• _Document segment_
Hi guys. Feedback is welcome on [email protected] though I'll take notes of what's being said here too. Also, the latest editor's draft of the specification is located here: http://dev.w3.org/csswg/cssom-view/

7 Posted by Anne van Kesteren on 1 March 2008 | Permalink

I'm not really sure what to do with the stuff on WindowView. If browsers could actually remove support the attributes you mention that would be great and the specification should drop them too, but it seems kind of unlikely.

getClientRects() should return multiple boxes for inline elements that generate multiple boxes (when wrapped on several lines for instance). Since both Firefox and Opera have been adding support for these methods (originally IE-only) it made sense to me to define them so everyone can converge.

x/y, not sure what to do with those. I left them in for now given the broad support and fixed the mistake you pointed out. clientX/clientY it is.

8 Posted by Masklinn on 1 March 2008 | Permalink

Anne, why would browsers need to remove support of the attributes? As long as they're not in the spec, can't they be considered as implementation details of browsers?

• _Provided information_
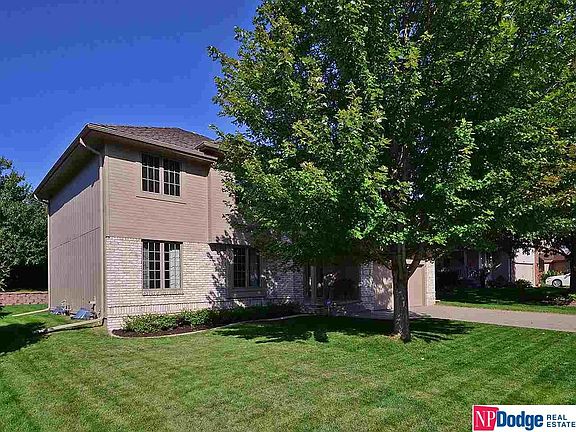3rd image of 2416 Nelsons Creek Dr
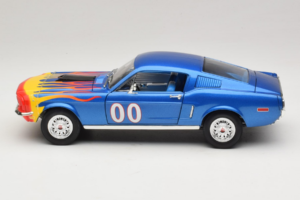 Ford Mustang Cooter's Car Dukes of Hazzard Tomy 1:18 21957P Kovina – slika 3 od 6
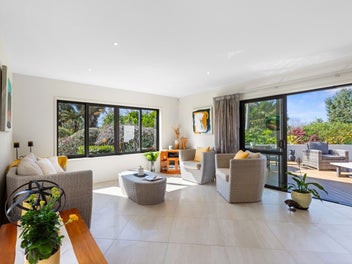 Come and live in nature’s paradise!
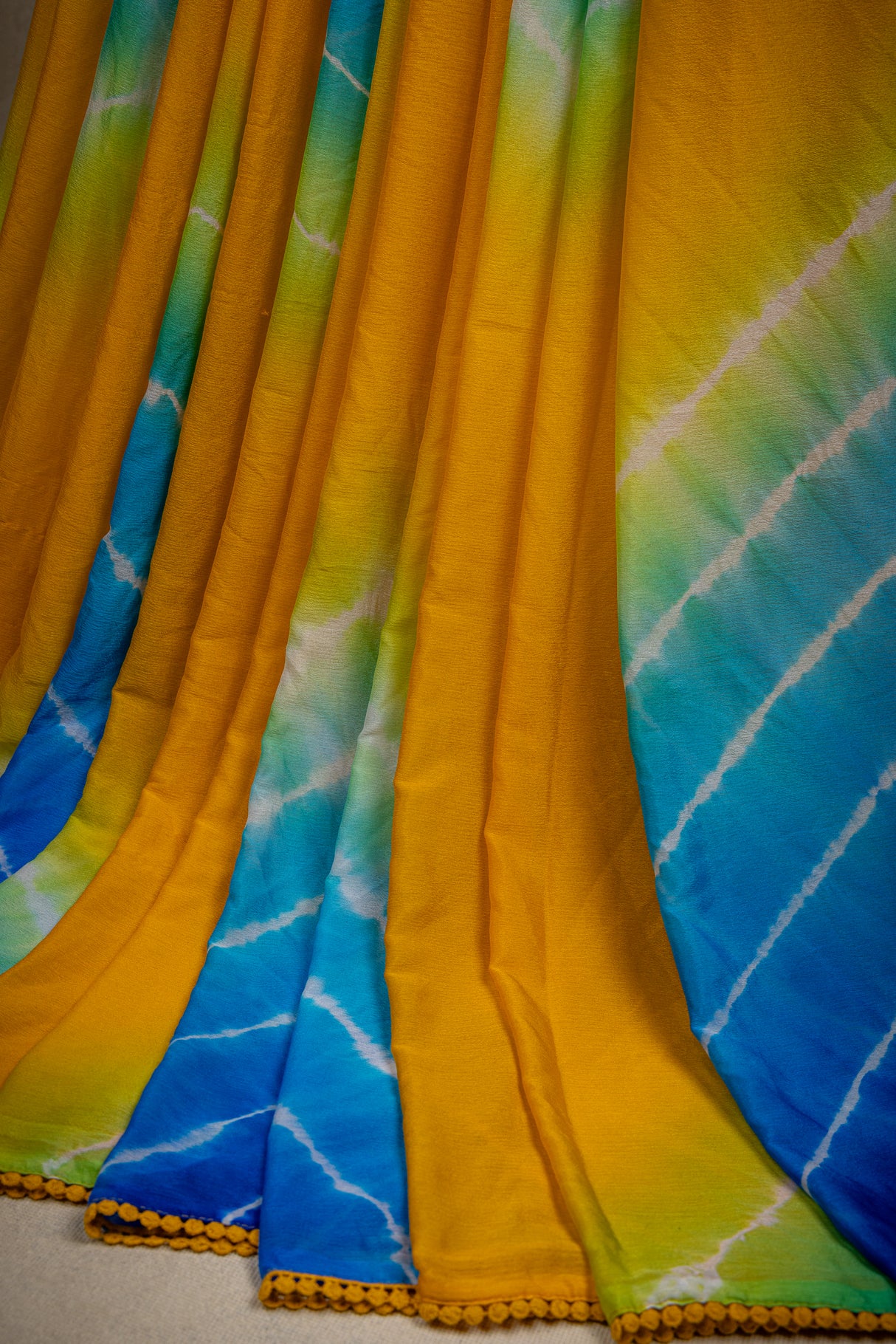 Leheriya pattern Shibori Tye and Dye multi color on Chiffon with Stitched Blouse 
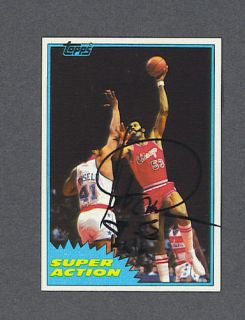 Artis Gilmore Signed Chicago Bulls 1981 82 Topps Card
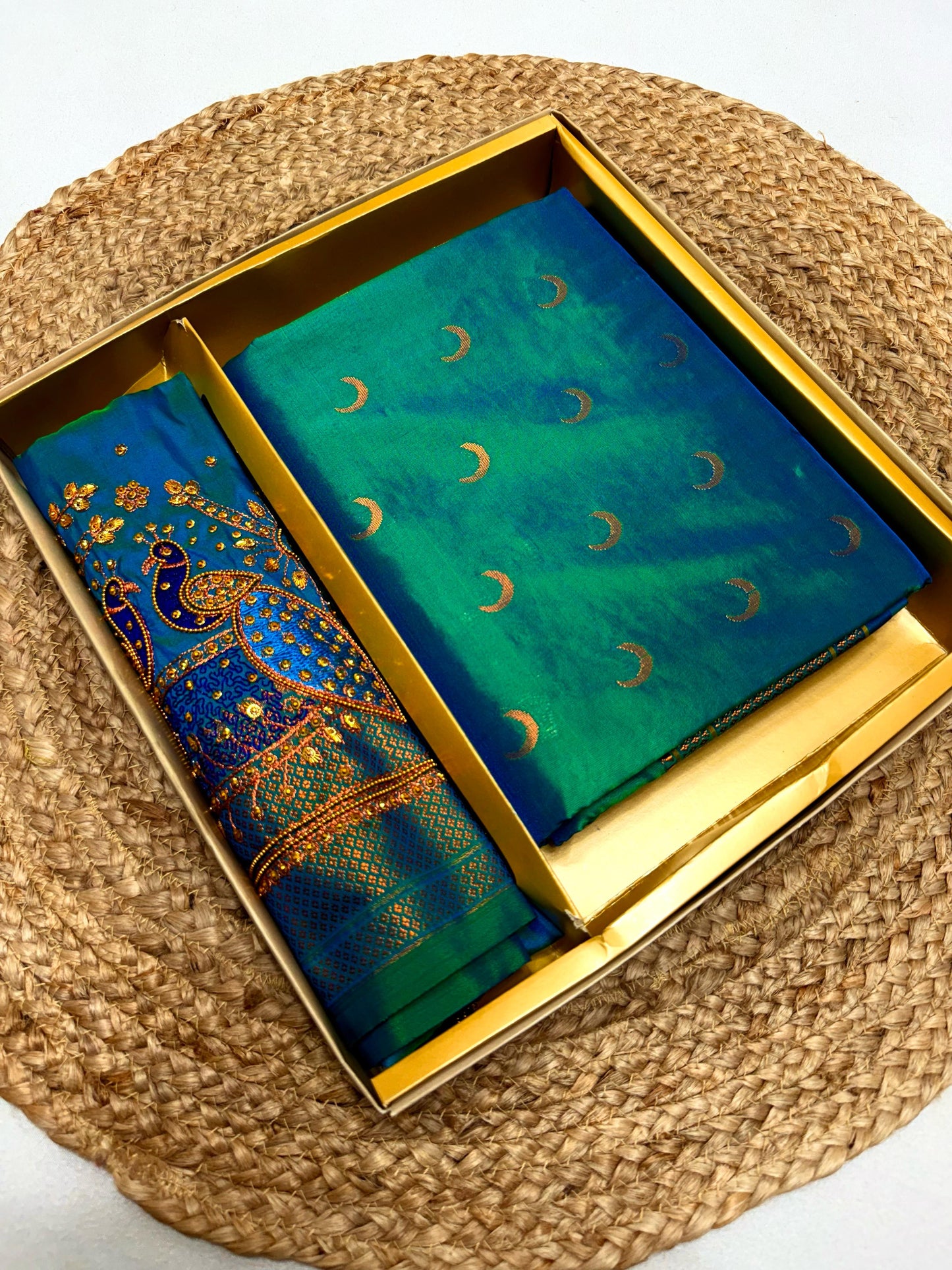 Handmade Chandrakala Kalanjali Paithani with Handwoven Aariwork Blouse - Kalavya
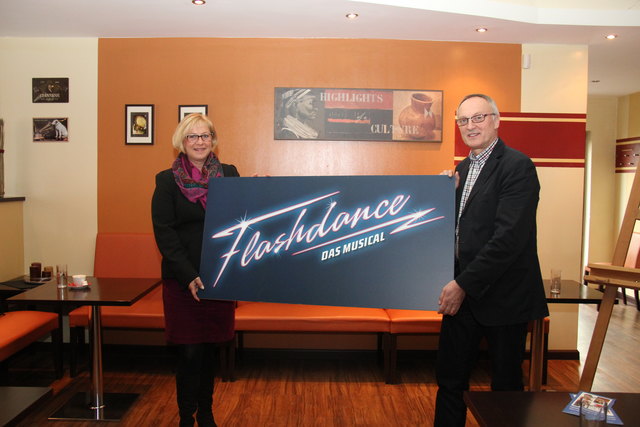 Bürgermeisterin Ursula Puchebner und Intendant Johann Kropfreiter mit "Flashdance".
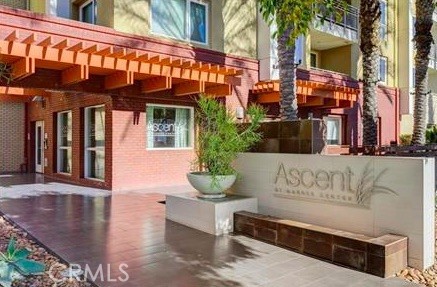 2 beds, 2 baths, 1,050 sqft, $3,100, Unit 402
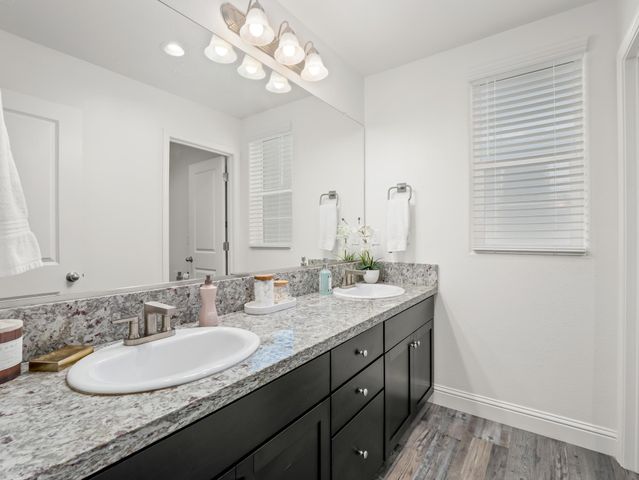 4080 San Jose Avenue, Clovis, CA 93619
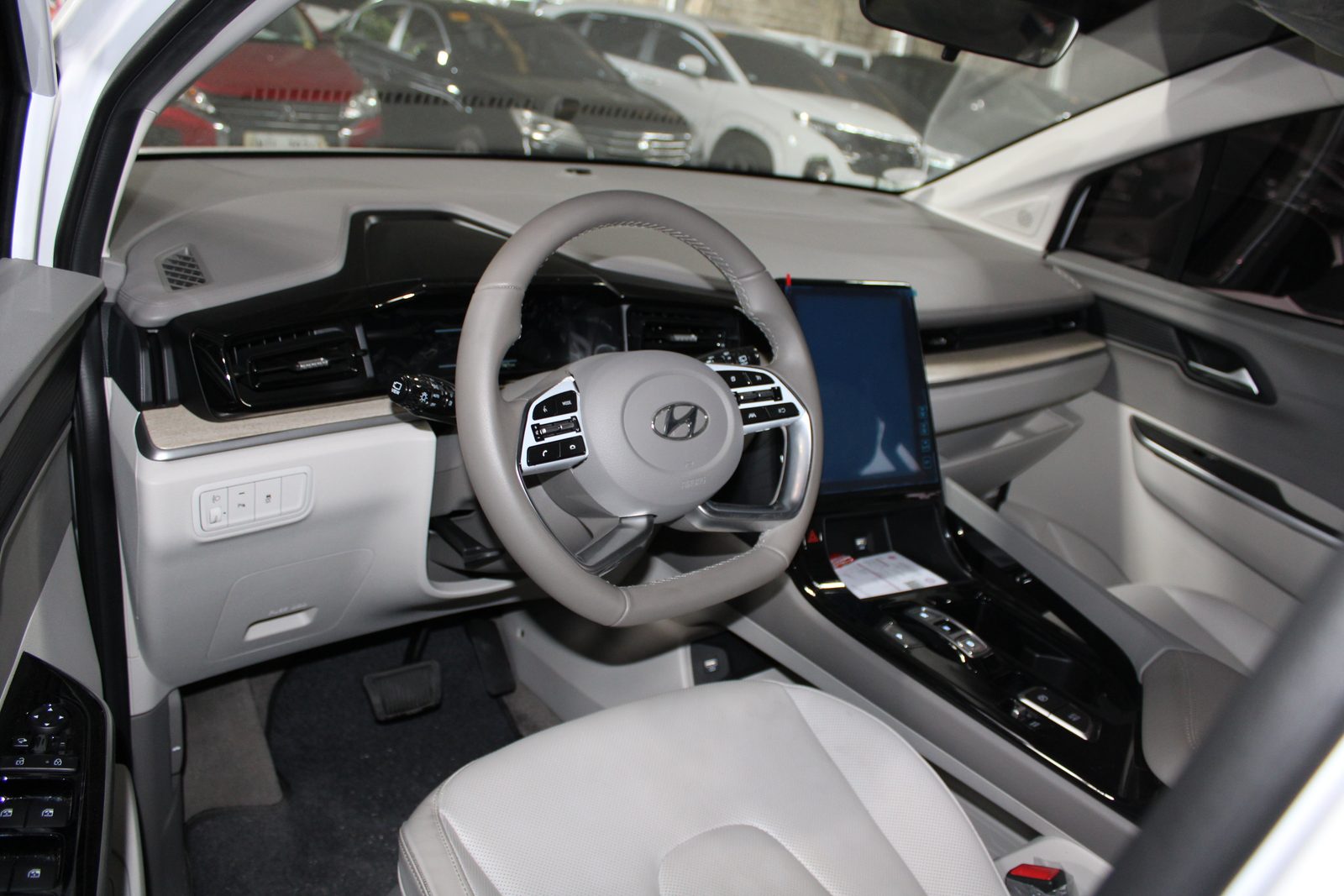 2024 Hyundai Custin 1.5T Premium, AT, Gas 1T photo 7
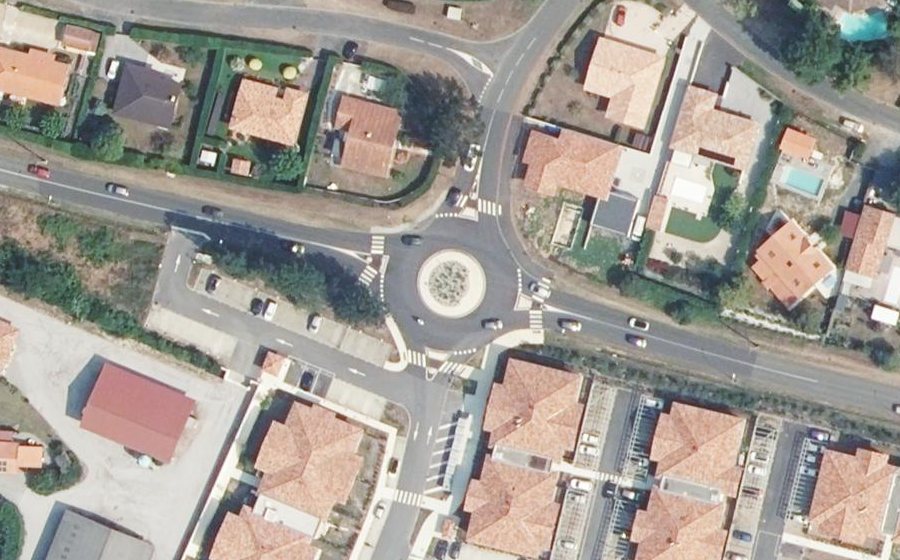 Vue aérienne du Rond-point anonyme n°1180040250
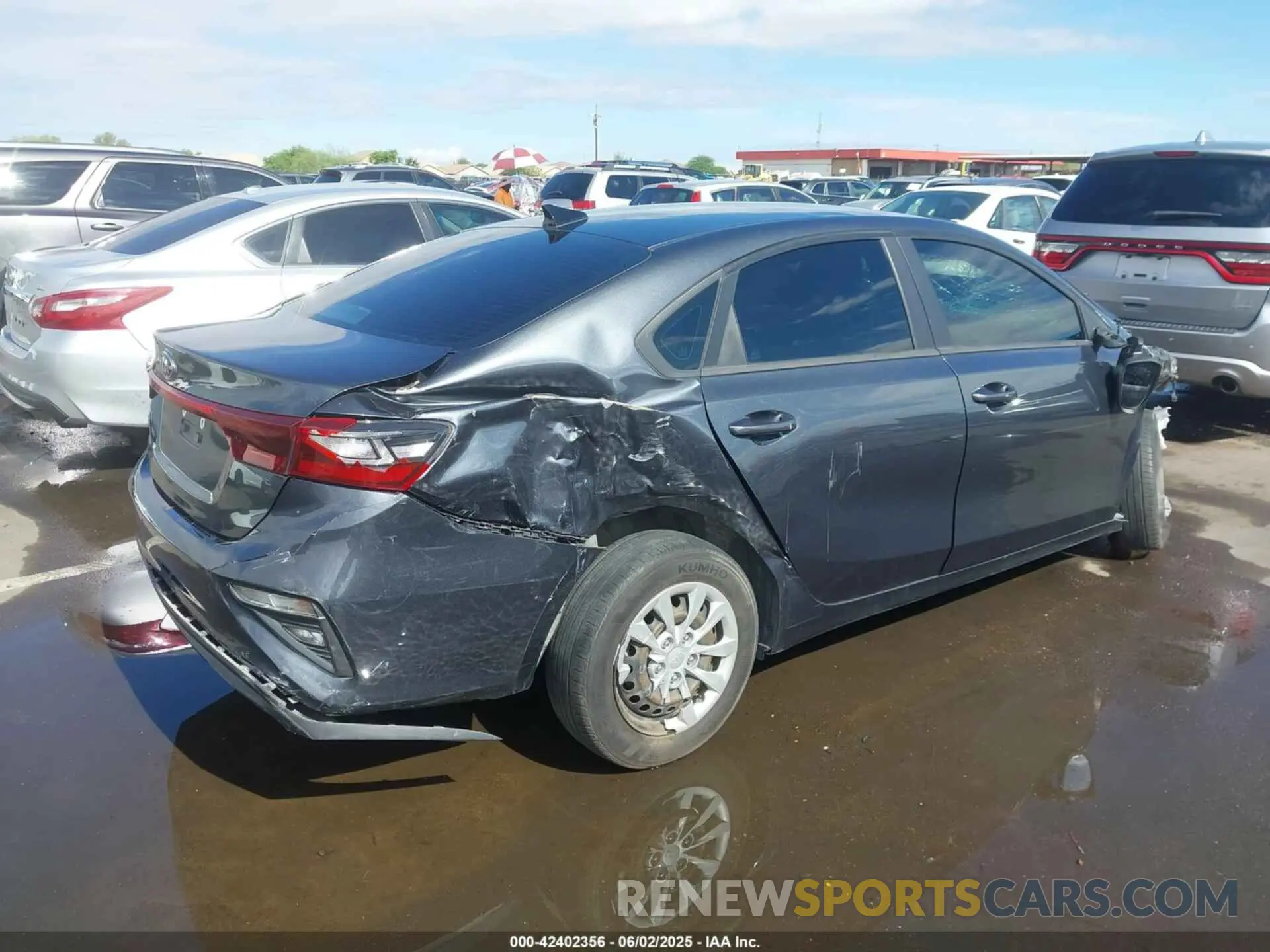 4 Photograph of a damaged car 3KPF24AD1ME357570 KIA FORTE 2021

• _Questions to answer_
(A) In the CSSOM View discussion, which two browsers have been adding support for the methods that were originally only in IE?
(B) Continue the CSSOM View discussion from the point where it stops.

• _Answers provided_
(A) Firefox and Opera.

(B)
9 Posted by J. on 3 March 2008 | Permalink

"In my tests only IE sometimes reports more than one box, anyway"

in what version of IE?

10 Posted by Mark Wubben on 3 March 2008 | Permalink

getClientRects() and getBoundingClientRect() are tremendously useful, but unfortunately rather broken in IE. There's a bunch of workarounds in the Xopus codebase dealing with it, perhaps I oughta write it down in a blog post.

Basically, you can get phantom boxes. Or boxes with incorrect coordinates.

11 Posted by ppk on 3 March 2008 | Permalink

Yes, I already suspected phantom boxes. More information would be greatly appreciated.

Thanks,

12 Posted by Stefan Ledent on 13 March 2008 | Permalink

Remark to comment 3:
I don't think that you can assume that the element that is visible is the element onto which the object should be dropped. I suspect that most of the time you would drop onto one of its parent container and not the element itself!

13 Posted by Stefan Ledent on 13 March 2008 | Permalink

The mouse events properties: clientX/clientY are not scaled correctly in IE7 when pageZoom is active. Unlike in Firefox3 which also support pageZooming.
This result in dragdrop behaviour broken on IE7 with pageZooming <> 100%!

14 Posted by Robert O'Callahan on 14 March 2008 | Permalink

Finding the position using getBoundingClientRect or getClientRects is a lot faster than using a loop over the offsetParent chain. (Interesting note: advanced AJAX apps had started to use a Gecko-only trick, "boxObject", to get the viewport offset without using a loop, just for speed. We adopted getBoundingClientRect as a cross-browser solution instead.)

Inline elements often generate multiple boxes, and in Gecko block elements in multicolumn layouts can also generate multiple boxes.

Introducing viewportOffsetX/Y attributes would have the problem that they're not supported at all in IE.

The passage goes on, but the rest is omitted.